I think I’m qualified to speak for all visually impaired, of-necessity, part-time, shanghaied and drafted graphic artists, writers, and photographers.
Yes, like you, I tremble at the prospect of having to design a web header. And yes, like you, I’ve had to do it over and over.
I’ve managed to creep along with the aid of a principle I learned 43 years ago. Are you curious to know my secret? Are you ready? Right, here goes:
Art is about one thing
I moved to Ananda Village in 1976. I’ve lived in the Ananda communities ever since. Initially I was offered a job in the publications department — my first assignment was to create a monthly magazine that would be sent free to our mailing list.
I panicked because I didn’t know squat about graphic design. But I was fortunate to stumble on a decent book for beginners.
I’ve never forgotten the principal idea I gleaned from the book: when creating layouts with multiple photos, always make one photo larger than the rest to guide the reader’s eye.
Another important principle: choose just one font to be used for all headings, and another font to be used for all text.

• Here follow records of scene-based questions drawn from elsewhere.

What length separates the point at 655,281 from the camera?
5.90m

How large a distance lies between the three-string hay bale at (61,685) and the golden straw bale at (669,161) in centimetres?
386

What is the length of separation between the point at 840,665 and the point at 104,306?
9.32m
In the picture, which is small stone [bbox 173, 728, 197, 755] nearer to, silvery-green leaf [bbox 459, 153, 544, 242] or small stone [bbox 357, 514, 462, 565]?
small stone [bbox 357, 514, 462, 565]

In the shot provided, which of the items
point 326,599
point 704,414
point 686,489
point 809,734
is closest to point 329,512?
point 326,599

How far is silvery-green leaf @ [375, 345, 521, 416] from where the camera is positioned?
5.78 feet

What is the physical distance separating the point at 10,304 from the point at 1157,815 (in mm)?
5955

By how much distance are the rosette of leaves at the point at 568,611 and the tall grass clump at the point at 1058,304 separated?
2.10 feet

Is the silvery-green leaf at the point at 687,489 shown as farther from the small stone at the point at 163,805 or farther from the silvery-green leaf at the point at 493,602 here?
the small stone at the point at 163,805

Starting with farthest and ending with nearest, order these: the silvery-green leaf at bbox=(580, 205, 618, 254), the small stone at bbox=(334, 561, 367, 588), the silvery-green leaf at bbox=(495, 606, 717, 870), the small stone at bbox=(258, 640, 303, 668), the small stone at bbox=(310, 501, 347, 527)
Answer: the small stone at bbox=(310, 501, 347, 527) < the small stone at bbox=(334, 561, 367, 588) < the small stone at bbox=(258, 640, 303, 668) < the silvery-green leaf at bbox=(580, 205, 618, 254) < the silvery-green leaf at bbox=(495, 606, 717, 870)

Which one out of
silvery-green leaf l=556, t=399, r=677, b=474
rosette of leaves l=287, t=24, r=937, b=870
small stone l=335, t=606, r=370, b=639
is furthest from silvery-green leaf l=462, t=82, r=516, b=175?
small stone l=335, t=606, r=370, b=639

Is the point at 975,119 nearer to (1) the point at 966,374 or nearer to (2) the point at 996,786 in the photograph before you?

Do not give in to the misguided urge to mix it up and give the readers some visual variety, because this never works. Your layouts will look like bird poop. What you want is to give your magazine a look that is restfully uniform.
Whether you’re working with photos or text or words or watercolors or film, it’s always about one thing.
At the publishing house where I acquired the small bag of editorial skills I brought with me to Ananda, I had the good fortune to have Joe Henderson, the founding editor of Runner’s World, as a mentor.
Joe was a writer’s writer — he wrote with a former newspaper journalist’s clean, efficient style. He never used big words.
I’ve noticed this about great stylists — Robert B. Parker, H. L. Mencken, P. G. Wodehouse, Michael Connelly: they accomplish a great deal with simple language. They tell great stories with one theme — everything else is subordinated.
When I worked at Runner’s World I served as a staff photographer for our five magazines. As part of my work, I was in charge of the company’s photo file. It was a highlight of my job, because we regularly received prints from some of the world’s best sports photographers.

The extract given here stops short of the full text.